However, with an ever-increasing emphasis on cash gifts, I believe that we run the risk of sacrificing our broader donor relationships that culminate in ultimate major and planned gifts.
- Are we focusing on cash gifts to fund immediate needs at the expense of listening to our donors and their desires for longer term philanthropic goals?
- Are we undervaluing planned giving as a charitable gift vehicle?
- Are we sending a signal to our donors that we are more concerned with meeting our annual goals than we are in helping them achieve their philanthropic giving plans?
Of course, all institutions need cash gifts for annual support, yet how we couple immediate gifts with a holistic approach to the donor relationship and giving is critical to the role of philanthropy at each of our institutions.
The study showed a definite downward trend in securing multi-year pledges in the 2010 fiscal year for major and planned gifts.

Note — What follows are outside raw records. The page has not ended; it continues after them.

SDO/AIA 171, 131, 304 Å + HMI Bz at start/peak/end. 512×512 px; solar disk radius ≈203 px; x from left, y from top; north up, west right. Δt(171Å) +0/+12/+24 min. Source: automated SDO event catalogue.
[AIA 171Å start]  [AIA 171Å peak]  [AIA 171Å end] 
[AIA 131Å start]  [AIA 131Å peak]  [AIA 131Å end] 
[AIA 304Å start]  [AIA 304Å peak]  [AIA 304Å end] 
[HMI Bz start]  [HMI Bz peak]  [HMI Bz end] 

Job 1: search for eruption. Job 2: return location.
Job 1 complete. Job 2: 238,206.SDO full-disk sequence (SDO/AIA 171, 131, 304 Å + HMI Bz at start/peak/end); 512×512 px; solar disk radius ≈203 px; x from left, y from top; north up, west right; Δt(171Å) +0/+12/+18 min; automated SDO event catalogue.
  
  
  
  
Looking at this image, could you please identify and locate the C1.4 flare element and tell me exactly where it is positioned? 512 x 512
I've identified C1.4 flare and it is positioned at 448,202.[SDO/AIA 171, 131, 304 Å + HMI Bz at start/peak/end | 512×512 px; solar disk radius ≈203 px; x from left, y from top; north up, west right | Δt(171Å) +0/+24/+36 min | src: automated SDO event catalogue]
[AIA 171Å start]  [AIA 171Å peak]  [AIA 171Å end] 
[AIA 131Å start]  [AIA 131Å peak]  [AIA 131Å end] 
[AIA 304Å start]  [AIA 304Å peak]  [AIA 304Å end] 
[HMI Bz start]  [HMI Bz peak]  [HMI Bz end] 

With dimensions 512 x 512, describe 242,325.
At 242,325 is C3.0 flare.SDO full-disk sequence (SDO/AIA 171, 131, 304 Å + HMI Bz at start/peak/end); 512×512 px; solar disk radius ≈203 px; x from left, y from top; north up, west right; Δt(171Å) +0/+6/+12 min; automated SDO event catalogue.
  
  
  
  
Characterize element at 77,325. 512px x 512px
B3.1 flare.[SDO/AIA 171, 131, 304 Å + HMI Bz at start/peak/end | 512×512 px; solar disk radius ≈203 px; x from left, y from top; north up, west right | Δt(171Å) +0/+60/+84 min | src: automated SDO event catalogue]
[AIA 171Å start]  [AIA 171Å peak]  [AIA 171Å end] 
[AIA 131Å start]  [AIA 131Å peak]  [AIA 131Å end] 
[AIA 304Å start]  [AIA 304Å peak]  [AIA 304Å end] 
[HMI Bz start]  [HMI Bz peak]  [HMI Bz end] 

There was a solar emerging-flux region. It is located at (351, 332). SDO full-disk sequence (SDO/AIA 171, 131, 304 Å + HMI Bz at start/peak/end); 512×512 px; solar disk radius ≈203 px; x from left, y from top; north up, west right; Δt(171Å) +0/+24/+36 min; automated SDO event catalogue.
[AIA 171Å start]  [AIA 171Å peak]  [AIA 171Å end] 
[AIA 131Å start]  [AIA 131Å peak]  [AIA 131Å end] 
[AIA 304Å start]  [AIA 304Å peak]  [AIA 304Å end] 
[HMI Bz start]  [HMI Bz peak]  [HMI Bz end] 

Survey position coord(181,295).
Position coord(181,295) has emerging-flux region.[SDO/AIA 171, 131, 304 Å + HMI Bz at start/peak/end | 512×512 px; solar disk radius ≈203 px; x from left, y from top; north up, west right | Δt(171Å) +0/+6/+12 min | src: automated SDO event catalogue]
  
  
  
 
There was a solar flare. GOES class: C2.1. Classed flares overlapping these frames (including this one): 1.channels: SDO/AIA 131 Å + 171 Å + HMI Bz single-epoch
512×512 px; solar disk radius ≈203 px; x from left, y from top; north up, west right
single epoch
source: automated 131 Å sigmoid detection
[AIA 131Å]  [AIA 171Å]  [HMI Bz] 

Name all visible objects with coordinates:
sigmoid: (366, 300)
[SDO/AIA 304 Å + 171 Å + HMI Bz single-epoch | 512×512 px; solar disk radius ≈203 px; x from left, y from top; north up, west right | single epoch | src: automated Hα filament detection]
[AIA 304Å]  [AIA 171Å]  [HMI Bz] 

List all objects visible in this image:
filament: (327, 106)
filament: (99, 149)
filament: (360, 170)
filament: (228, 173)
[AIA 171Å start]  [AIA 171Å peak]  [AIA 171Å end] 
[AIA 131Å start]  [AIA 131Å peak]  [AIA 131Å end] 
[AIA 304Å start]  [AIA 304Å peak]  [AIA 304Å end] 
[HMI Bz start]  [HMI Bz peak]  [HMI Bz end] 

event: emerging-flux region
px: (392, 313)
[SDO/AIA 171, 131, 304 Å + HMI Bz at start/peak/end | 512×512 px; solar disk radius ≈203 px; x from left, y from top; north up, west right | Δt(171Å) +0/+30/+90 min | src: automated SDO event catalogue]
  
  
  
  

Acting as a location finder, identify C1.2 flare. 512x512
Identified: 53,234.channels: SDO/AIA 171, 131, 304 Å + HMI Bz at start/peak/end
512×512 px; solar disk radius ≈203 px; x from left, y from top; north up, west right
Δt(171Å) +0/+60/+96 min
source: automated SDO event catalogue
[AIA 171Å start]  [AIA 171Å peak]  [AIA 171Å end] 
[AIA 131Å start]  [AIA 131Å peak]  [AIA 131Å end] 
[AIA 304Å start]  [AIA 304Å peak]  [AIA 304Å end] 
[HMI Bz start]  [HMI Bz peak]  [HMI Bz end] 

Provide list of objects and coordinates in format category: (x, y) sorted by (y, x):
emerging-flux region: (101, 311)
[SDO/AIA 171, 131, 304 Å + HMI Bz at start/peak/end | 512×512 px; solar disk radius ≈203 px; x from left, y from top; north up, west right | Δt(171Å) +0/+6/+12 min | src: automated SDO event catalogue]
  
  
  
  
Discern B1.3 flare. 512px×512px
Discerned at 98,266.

Susan Doliner, FAHP, CFRE, chair, AHP Board of Directors. points to one probable cause for the drop in pledges the report noted. “Philanthropic contributions can make an extraordinary difference in the health of our communities, yet the ongoing debate around health care costs, delivery systems and access combined with economic conditions nationwide have slowed decision-making for major donors considering gifts to health care related organizations,” said Doliner,
Another item of note from the report: “in almost all instances, organizations that devoted more staff and resources to philanthropy did significantly better when compared to benchmarks than did those with less to spend on charity programs and fewer professional fundraisers.”